▶ _REGISTROS DISPONIBLES_:
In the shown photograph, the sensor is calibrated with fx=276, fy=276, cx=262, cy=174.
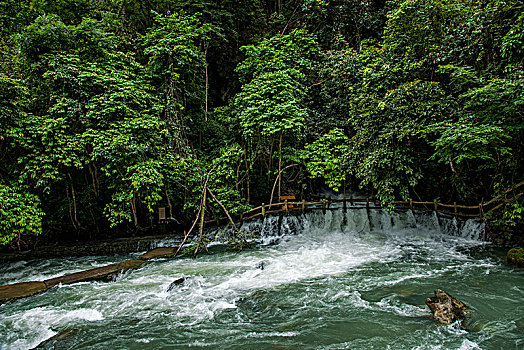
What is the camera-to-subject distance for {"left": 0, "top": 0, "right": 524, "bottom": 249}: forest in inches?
344

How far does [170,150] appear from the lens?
11.9 metres

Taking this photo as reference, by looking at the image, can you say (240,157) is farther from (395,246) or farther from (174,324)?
(174,324)

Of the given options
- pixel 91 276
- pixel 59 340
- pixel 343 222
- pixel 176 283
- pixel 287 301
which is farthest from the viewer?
pixel 343 222

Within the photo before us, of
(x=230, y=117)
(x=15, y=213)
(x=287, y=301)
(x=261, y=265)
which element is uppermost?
(x=230, y=117)

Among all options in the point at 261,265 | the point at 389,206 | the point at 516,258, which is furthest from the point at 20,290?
the point at 516,258

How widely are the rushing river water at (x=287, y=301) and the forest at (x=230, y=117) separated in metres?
2.24

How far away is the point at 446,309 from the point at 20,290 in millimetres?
10211

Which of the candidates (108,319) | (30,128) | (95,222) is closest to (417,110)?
(108,319)

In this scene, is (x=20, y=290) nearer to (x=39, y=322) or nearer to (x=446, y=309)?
(x=39, y=322)

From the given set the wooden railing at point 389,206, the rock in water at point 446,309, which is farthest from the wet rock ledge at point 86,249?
the rock in water at point 446,309

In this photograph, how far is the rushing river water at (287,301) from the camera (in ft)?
16.4

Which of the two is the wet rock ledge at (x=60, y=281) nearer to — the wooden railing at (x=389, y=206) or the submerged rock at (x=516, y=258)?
the wooden railing at (x=389, y=206)

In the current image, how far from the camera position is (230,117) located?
14750 mm

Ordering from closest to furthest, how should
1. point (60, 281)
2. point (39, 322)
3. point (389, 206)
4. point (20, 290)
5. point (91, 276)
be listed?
1. point (39, 322)
2. point (20, 290)
3. point (60, 281)
4. point (91, 276)
5. point (389, 206)
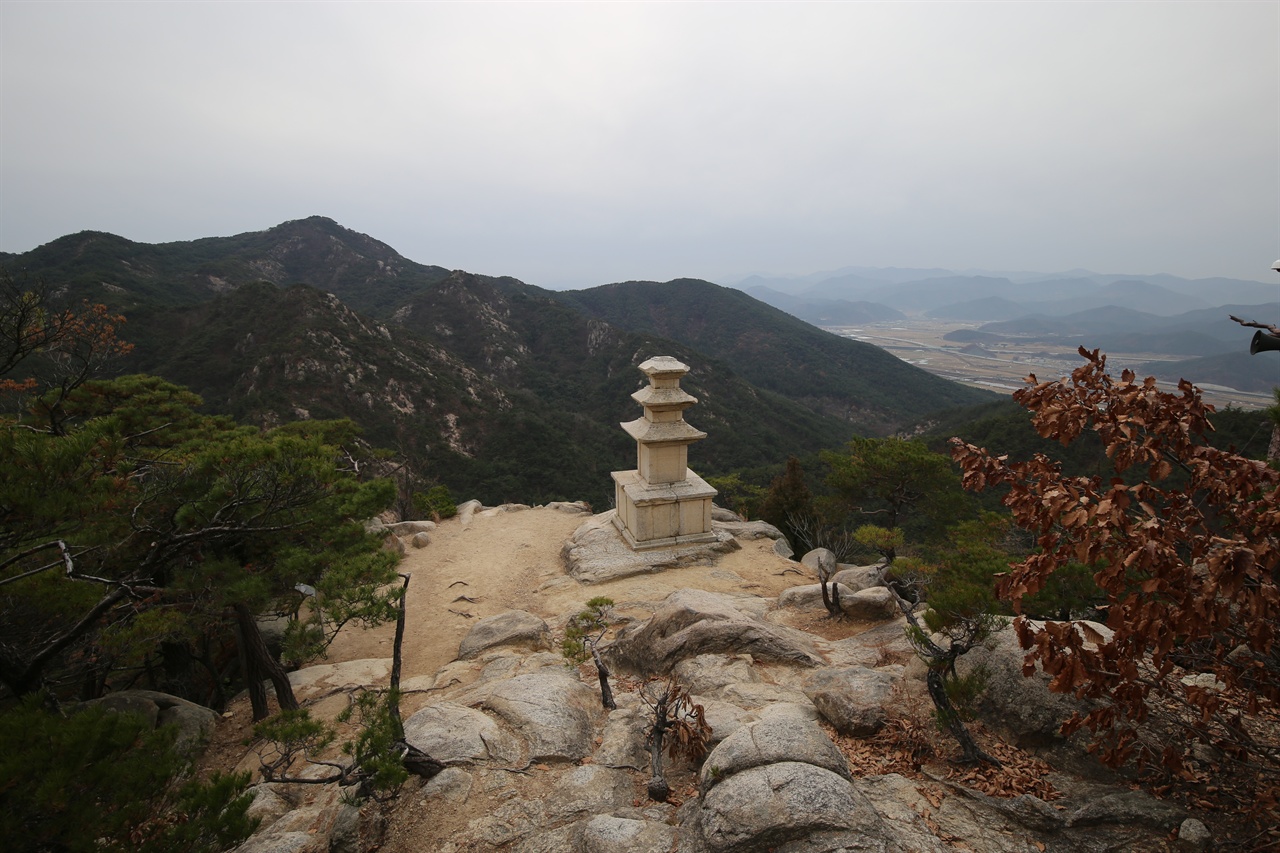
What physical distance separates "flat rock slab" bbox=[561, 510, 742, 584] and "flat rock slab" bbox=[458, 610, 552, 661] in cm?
308

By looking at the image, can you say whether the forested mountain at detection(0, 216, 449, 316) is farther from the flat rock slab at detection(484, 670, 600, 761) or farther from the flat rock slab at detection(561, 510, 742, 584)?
the flat rock slab at detection(484, 670, 600, 761)

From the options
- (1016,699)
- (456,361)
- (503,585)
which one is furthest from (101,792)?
(456,361)

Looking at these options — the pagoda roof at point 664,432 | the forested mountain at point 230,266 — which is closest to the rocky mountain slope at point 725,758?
the pagoda roof at point 664,432

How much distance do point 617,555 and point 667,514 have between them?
5.34ft

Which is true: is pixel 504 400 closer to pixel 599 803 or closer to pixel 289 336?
pixel 289 336

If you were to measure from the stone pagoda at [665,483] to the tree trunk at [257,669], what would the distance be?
26.7ft

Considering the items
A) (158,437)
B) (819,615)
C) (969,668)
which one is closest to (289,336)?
(158,437)

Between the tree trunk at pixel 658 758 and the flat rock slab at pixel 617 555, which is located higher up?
the tree trunk at pixel 658 758

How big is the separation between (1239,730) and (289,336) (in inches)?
1677

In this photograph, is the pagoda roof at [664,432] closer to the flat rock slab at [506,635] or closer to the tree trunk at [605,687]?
the flat rock slab at [506,635]

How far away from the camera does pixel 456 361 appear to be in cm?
4650

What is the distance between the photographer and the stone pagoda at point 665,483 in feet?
48.1

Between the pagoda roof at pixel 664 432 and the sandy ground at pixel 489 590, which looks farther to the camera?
the pagoda roof at pixel 664 432

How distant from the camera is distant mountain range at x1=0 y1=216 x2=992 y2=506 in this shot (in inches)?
1342
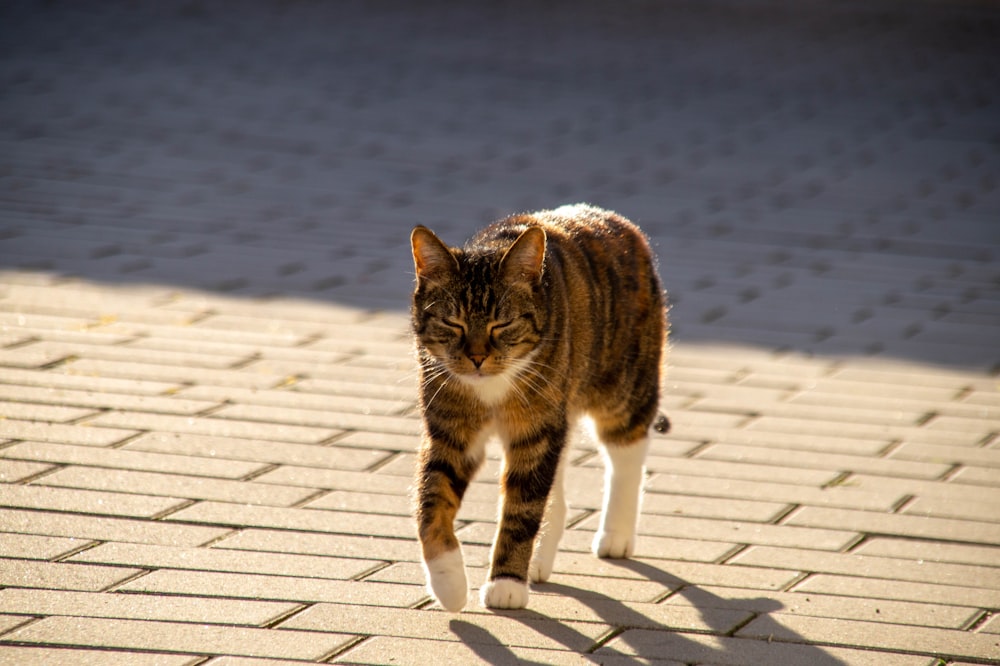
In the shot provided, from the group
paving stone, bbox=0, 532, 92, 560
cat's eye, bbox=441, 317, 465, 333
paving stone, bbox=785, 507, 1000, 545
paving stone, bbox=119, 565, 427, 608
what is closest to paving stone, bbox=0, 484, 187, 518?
paving stone, bbox=0, 532, 92, 560

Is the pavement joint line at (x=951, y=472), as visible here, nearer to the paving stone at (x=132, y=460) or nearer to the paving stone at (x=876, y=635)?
the paving stone at (x=876, y=635)

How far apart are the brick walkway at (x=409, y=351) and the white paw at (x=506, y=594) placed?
4cm

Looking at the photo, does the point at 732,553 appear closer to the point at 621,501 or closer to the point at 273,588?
the point at 621,501

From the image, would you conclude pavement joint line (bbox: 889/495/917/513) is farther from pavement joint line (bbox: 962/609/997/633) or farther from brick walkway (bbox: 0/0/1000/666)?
pavement joint line (bbox: 962/609/997/633)

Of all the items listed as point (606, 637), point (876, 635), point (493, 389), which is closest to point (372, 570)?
point (493, 389)

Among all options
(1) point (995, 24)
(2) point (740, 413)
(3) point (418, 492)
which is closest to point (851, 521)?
(2) point (740, 413)

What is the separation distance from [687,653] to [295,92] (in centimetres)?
831

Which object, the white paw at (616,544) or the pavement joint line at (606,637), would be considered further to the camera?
the white paw at (616,544)

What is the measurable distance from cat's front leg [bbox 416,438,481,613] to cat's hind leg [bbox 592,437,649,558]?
47 cm

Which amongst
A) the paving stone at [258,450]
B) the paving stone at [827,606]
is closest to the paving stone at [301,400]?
the paving stone at [258,450]

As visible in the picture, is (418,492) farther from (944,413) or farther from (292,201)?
(292,201)

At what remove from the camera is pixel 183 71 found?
37.3 feet

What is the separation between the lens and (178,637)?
10.5 ft

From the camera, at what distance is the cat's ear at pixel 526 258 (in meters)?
3.66
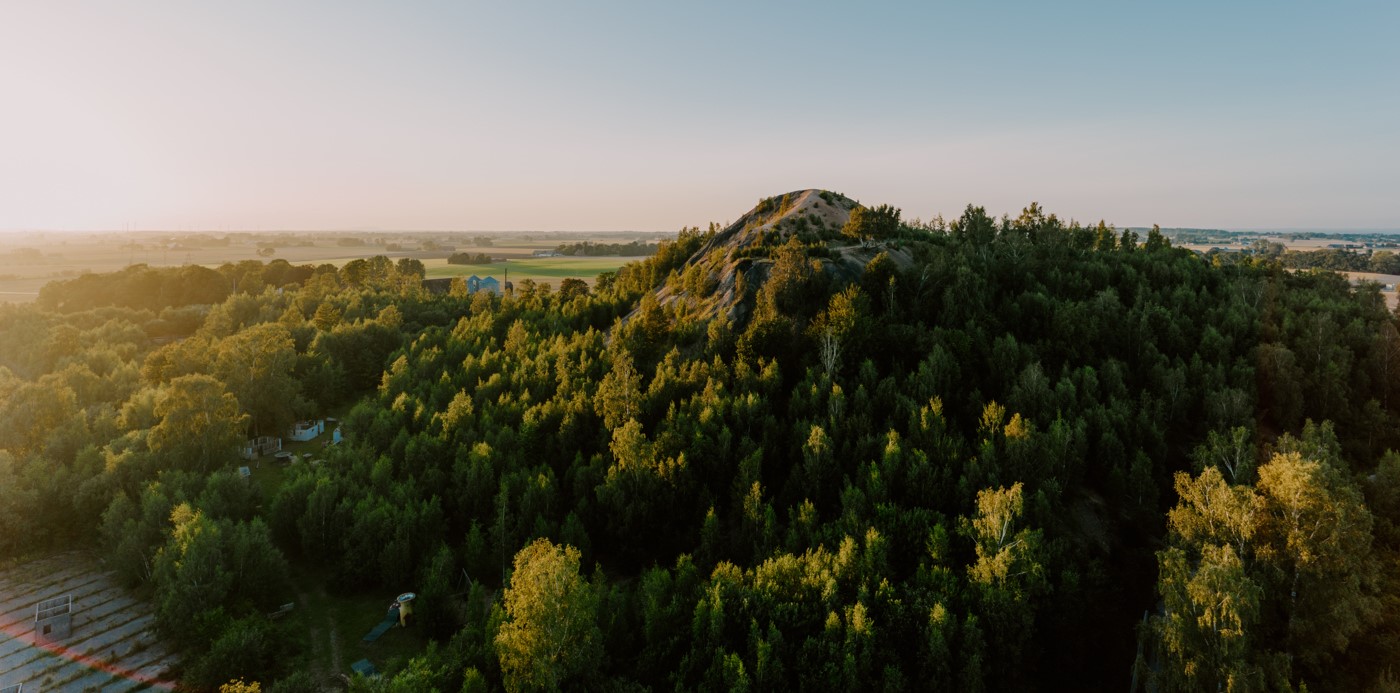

▶ _RETO_:
Selecciona y copia cada línea en la que aparezca la palabra "brick".

▶ _RESPUESTA AL RETO_:
How far apart are the brick walkway at (x=409, y=351) and the white paw at (x=506, y=594) placed?
From the image, would you conclude pavement joint line (bbox: 889/495/917/513) is farther from pavement joint line (bbox: 962/609/997/633) or farther from brick walkway (bbox: 0/0/1000/666)?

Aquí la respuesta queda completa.